■ **WRITTEN TASK**: Write out every row below word for word, leaving out the pictures.

■ **DATA SHOWN**:

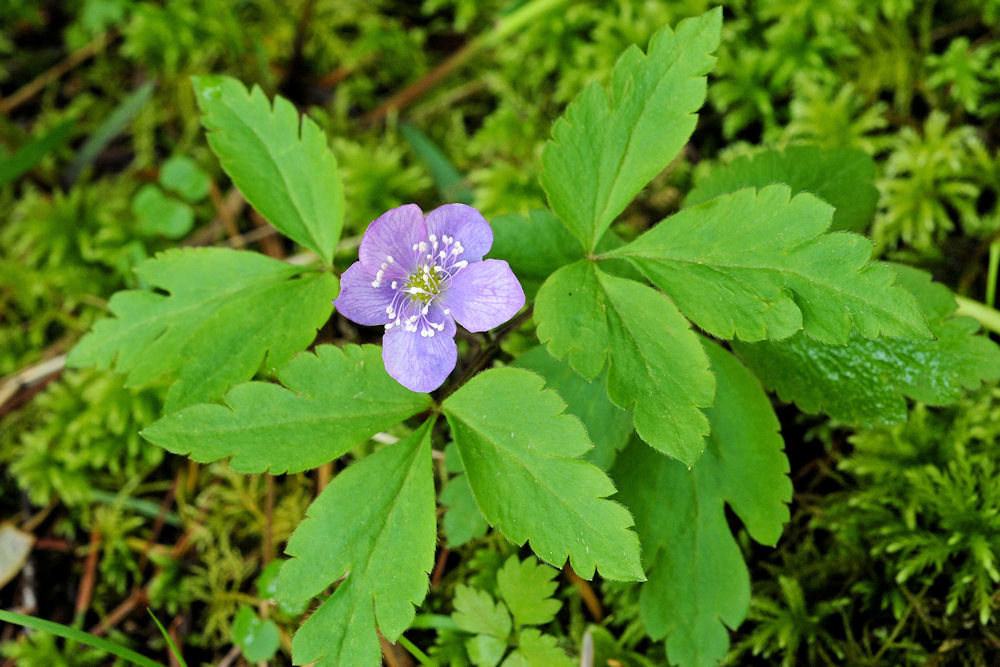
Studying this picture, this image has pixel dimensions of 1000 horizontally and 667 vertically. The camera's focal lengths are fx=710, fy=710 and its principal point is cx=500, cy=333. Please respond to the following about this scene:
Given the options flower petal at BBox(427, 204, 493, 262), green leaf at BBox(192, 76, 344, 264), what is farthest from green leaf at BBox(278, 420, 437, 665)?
green leaf at BBox(192, 76, 344, 264)

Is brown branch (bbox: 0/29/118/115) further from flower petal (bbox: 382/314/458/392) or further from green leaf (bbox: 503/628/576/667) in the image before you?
green leaf (bbox: 503/628/576/667)

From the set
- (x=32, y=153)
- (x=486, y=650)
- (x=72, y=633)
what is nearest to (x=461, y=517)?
(x=486, y=650)

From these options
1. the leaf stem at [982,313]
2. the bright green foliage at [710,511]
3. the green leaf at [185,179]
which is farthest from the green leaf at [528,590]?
the green leaf at [185,179]

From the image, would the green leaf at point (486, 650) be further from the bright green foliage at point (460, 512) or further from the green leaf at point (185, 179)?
the green leaf at point (185, 179)

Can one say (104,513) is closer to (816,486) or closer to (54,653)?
(54,653)

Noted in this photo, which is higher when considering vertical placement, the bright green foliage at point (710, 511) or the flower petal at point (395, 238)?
the flower petal at point (395, 238)

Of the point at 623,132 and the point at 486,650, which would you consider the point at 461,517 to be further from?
the point at 623,132
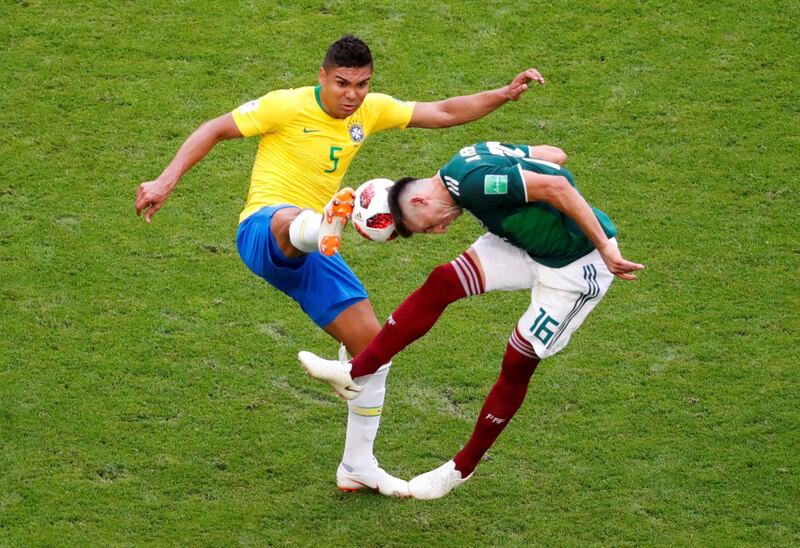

■ **THE OUTPUT**:
Studying this picture, this image has pixel dimensions of 1000 horizontally and 667 vertically. The camera's focal lengths are fx=710, fy=710 and its principal point is cx=500, cy=333. Please respond to the following about this scene:
Given the options flower petal at BBox(427, 204, 493, 262), green leaf at BBox(192, 76, 344, 264), what is farthest from green leaf at BBox(278, 420, 437, 665)?
green leaf at BBox(192, 76, 344, 264)

Is brown branch (bbox: 0/29/118/115) further from flower petal (bbox: 382/314/458/392) or further from green leaf (bbox: 503/628/576/667) in the image before you?
green leaf (bbox: 503/628/576/667)

From the set
- (x=32, y=153)
- (x=486, y=650)
- (x=72, y=633)
what is nearest to (x=461, y=517)?
(x=486, y=650)

From these options
1. the leaf stem at [982,313]
2. the bright green foliage at [710,511]
3. the green leaf at [185,179]
which is farthest from the green leaf at [528,590]?
the green leaf at [185,179]

From the image, would the green leaf at point (486, 650) be further from the bright green foliage at point (460, 512) or further from the green leaf at point (185, 179)?
the green leaf at point (185, 179)

Can one say (104,513) is closer to (816,486) or closer to (54,653)?
(54,653)

Noted in this photo, which is higher when considering vertical placement, the bright green foliage at point (710, 511) or the flower petal at point (395, 238)?
the flower petal at point (395, 238)

Of the point at 623,132 and the point at 486,650, which would you consider the point at 461,517 to be further from?
the point at 623,132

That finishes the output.